Based on how much milk you are using, decide how many containers you will need for your end product, and then add 1 more, just in case. I used pint canning jars and lids. Spread a clean kitchen towel, or several paper towels out on the counter top.

Step 1-
Wash containers in hot, soapy water, rinse in the hottest water you can. (Jars straight out of the dishwasher can also be used) Invert the clean jars on the towel- this keeps airborne bacteria or dirt from falling in your clean jars. Fill a mixing bowl with the hottest water you can. Wash lids, rinse and then submerge lids in the bowl of hot water to keep them sterile. Wash pot and whatever you are going to stir with. I repeat- Wash everything!
Step 2-
Pour the milk into your pot. Heat the milk to 180 degrees F (83 degrees C), stirring constantly, all the way to the bottom of the pan. This step is very important if you are using raw milk, probably less so if you are using pasteurized milk, but better to be safe than sorry. Don't boil, though, because that alters the taste of the milk. This picture is from a batch of yogurt I made using "cream line", or non-homogenized, milk- the yellow is butter fat floating on top of the milk.



Step 3-
Cool the milk to 120 degrees F (49 degrees C). I usually fill the sink with cold water to cut the time this takes, and put the pot in the sink. In the summer I even use ice water.
Step 4-
Stir the commercial yogurt into the cooled milk. Make sure it is all dispersed through out the yogurt. Step 5-
Ladle the milk into the containers, and put the lids on. (Sometimes I put a teaspoon of yogurt into each jar, just to make sure there are plenty of bacteria in there.) Place the containers in the ice chest. Step 6-
Put enough hot water (about 130 degrees F- 54 degrees C) in the ice chest so that it comes about half way up the jars or containers. Put the lid on the chest, and walk away for 8-12 hours. I usually make the yogurt after supper and leave it until the next morning. Longer fermentation means tangy-er yogurt. I love to combine yogurt, fruit and a little honey or Sucanat in a bowl, then freeze for a couple of hours. It's almost as good as ice cream! Bananas work especially well in this, so did the apricot/raspberry mixture left over from my fried pies.
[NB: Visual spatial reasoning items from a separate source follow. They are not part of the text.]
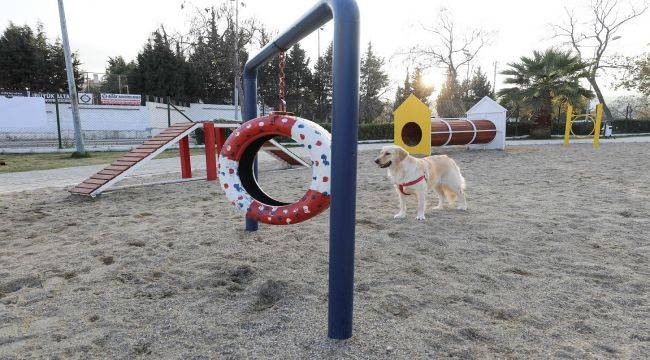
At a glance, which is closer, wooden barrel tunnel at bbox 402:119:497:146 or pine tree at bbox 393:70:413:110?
wooden barrel tunnel at bbox 402:119:497:146

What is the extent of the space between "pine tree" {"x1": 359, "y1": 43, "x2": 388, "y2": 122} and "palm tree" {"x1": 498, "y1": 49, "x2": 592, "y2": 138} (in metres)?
19.1

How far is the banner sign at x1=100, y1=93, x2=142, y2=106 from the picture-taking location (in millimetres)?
24531

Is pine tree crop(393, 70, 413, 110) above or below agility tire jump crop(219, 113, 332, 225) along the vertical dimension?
above

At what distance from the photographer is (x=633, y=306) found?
231 cm

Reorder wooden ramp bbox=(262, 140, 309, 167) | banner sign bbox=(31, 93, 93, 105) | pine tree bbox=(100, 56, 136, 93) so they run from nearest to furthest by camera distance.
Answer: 1. wooden ramp bbox=(262, 140, 309, 167)
2. banner sign bbox=(31, 93, 93, 105)
3. pine tree bbox=(100, 56, 136, 93)

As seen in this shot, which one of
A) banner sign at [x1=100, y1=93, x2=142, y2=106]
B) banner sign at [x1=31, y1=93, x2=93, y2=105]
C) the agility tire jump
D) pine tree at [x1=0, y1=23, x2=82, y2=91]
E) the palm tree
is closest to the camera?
the agility tire jump

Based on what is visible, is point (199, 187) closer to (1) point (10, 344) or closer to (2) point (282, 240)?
(2) point (282, 240)

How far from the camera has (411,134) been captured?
12414 mm

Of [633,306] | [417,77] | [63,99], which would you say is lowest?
[633,306]

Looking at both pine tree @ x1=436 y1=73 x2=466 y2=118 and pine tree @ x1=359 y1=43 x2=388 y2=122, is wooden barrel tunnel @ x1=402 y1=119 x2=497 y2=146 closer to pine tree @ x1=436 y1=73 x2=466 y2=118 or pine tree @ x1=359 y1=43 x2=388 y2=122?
pine tree @ x1=436 y1=73 x2=466 y2=118

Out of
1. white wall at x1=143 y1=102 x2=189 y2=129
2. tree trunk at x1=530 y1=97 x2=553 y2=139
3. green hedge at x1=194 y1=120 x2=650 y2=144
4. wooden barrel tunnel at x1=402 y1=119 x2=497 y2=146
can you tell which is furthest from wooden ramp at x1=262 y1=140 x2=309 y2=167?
white wall at x1=143 y1=102 x2=189 y2=129

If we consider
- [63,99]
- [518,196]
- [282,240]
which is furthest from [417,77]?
[282,240]

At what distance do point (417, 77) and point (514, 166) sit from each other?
110ft

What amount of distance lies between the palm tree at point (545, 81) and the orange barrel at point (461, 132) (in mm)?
7824
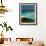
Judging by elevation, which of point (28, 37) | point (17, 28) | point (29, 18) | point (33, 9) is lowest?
point (28, 37)

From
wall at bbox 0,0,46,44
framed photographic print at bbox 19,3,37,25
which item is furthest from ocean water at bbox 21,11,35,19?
wall at bbox 0,0,46,44

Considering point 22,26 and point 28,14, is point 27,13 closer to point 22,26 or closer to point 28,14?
point 28,14

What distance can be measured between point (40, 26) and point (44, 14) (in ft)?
1.42

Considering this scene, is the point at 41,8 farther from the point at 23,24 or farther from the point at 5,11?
the point at 5,11

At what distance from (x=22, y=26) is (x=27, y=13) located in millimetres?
481

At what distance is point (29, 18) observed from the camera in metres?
4.59

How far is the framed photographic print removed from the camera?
4570mm

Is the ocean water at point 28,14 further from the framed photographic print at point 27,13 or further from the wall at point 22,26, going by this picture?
the wall at point 22,26

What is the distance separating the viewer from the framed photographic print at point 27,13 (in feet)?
15.0

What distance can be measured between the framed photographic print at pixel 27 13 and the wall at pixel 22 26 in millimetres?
104

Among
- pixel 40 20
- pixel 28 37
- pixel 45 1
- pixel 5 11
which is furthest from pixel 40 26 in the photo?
pixel 5 11

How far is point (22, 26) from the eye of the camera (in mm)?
4621

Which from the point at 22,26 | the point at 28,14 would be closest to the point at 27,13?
the point at 28,14

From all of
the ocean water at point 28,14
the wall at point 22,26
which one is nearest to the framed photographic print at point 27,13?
the ocean water at point 28,14
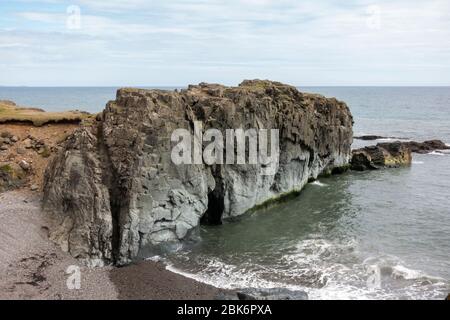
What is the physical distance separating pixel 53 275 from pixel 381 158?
188 ft

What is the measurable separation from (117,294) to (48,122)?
74.3 feet

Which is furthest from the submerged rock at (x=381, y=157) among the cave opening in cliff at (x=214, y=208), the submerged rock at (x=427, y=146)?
the cave opening in cliff at (x=214, y=208)

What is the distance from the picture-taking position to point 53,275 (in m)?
27.7

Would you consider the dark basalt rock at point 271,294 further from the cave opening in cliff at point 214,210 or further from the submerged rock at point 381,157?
the submerged rock at point 381,157

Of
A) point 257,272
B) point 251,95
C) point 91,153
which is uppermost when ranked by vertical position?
point 251,95

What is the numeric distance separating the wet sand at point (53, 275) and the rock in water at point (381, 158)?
46.3 m

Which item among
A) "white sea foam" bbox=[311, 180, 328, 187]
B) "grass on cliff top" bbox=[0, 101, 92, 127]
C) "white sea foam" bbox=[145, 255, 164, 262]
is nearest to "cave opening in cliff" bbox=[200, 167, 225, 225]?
"white sea foam" bbox=[145, 255, 164, 262]

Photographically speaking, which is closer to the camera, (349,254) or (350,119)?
(349,254)

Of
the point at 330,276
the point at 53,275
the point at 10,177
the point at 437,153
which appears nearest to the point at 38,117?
the point at 10,177

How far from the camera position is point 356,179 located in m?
62.2
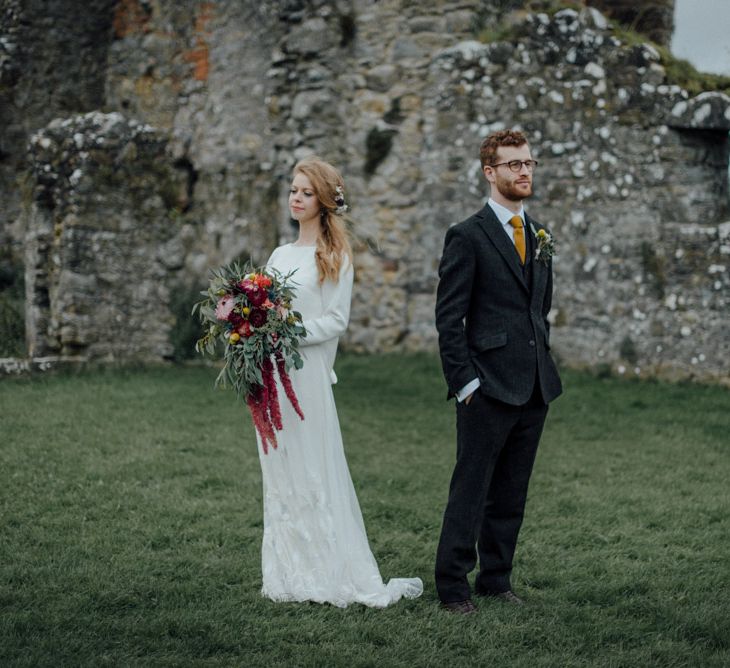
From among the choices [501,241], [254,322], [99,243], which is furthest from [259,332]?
[99,243]

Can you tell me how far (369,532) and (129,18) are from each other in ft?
38.2

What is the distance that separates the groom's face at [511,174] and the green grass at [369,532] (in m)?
1.92

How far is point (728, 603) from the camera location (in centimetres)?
468

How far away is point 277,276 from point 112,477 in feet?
9.24

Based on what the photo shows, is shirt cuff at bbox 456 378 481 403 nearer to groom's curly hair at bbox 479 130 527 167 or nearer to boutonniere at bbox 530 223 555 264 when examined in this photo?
boutonniere at bbox 530 223 555 264

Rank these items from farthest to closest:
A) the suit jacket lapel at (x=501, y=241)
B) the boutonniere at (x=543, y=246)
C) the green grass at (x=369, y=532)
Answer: the boutonniere at (x=543, y=246)
the suit jacket lapel at (x=501, y=241)
the green grass at (x=369, y=532)

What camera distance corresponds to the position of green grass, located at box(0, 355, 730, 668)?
13.4 ft

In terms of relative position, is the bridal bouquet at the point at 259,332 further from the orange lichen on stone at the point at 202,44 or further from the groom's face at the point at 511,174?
the orange lichen on stone at the point at 202,44

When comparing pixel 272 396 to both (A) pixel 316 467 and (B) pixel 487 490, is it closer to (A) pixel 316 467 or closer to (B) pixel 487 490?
(A) pixel 316 467

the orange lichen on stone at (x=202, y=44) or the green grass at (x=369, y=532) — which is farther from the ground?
the orange lichen on stone at (x=202, y=44)

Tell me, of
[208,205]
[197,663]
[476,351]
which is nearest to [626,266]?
[208,205]

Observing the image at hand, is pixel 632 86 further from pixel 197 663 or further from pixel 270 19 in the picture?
pixel 197 663

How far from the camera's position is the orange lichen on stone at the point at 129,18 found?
15.0 m

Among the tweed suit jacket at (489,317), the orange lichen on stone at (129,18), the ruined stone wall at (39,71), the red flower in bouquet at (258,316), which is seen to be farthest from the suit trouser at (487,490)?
the orange lichen on stone at (129,18)
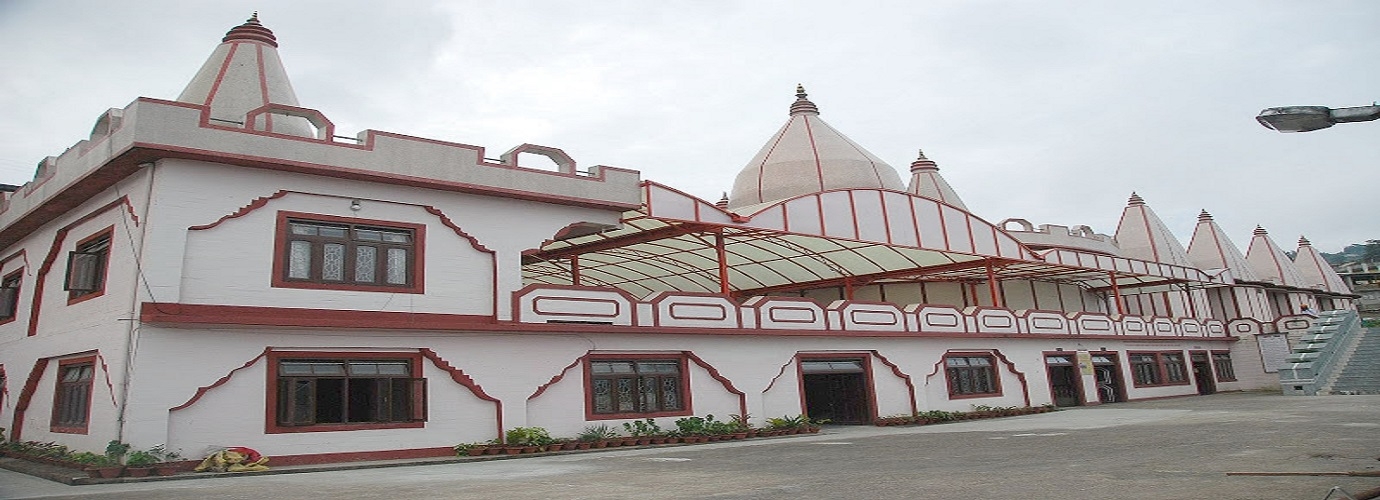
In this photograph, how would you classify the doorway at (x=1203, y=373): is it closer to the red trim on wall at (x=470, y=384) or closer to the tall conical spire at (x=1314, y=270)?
the tall conical spire at (x=1314, y=270)

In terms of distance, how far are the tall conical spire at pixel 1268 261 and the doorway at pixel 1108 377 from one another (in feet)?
75.1

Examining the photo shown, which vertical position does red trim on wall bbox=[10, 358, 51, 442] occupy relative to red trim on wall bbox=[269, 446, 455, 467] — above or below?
above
Now it's time to move onto making tofu!

4 comments:

cookiecrumb said...

This is brilliant. So very well explained. I love how you and I both blogged about yogurt at the same time.
(I also love how you do it DIY, without a yogurt maker. Know what? I had that funky Salton machine a million years ago too.)

Willa said...

Thanks, Cookie! Although I was thinking, as I looked at the jars of yogurt in the cooler, I could have stuck with the Salton thing- it just seemed like it wasn't enough yogurt!

Elisa said...

is there any trick [other than draining it] to making the yoghurt super thick? i made some with unhomogenised milk and it tastes super tangy and is watery :(

love,
elisita.

Willa said...

Elisita-
I have had a lot of trouble making yogurt from the raw milk I get from my farmer friend. He tells me that the raw milk is also more unreliable for his soft cheese making. I hate to say it, but I have gone back to pastuerizing because I was just losing too many batches.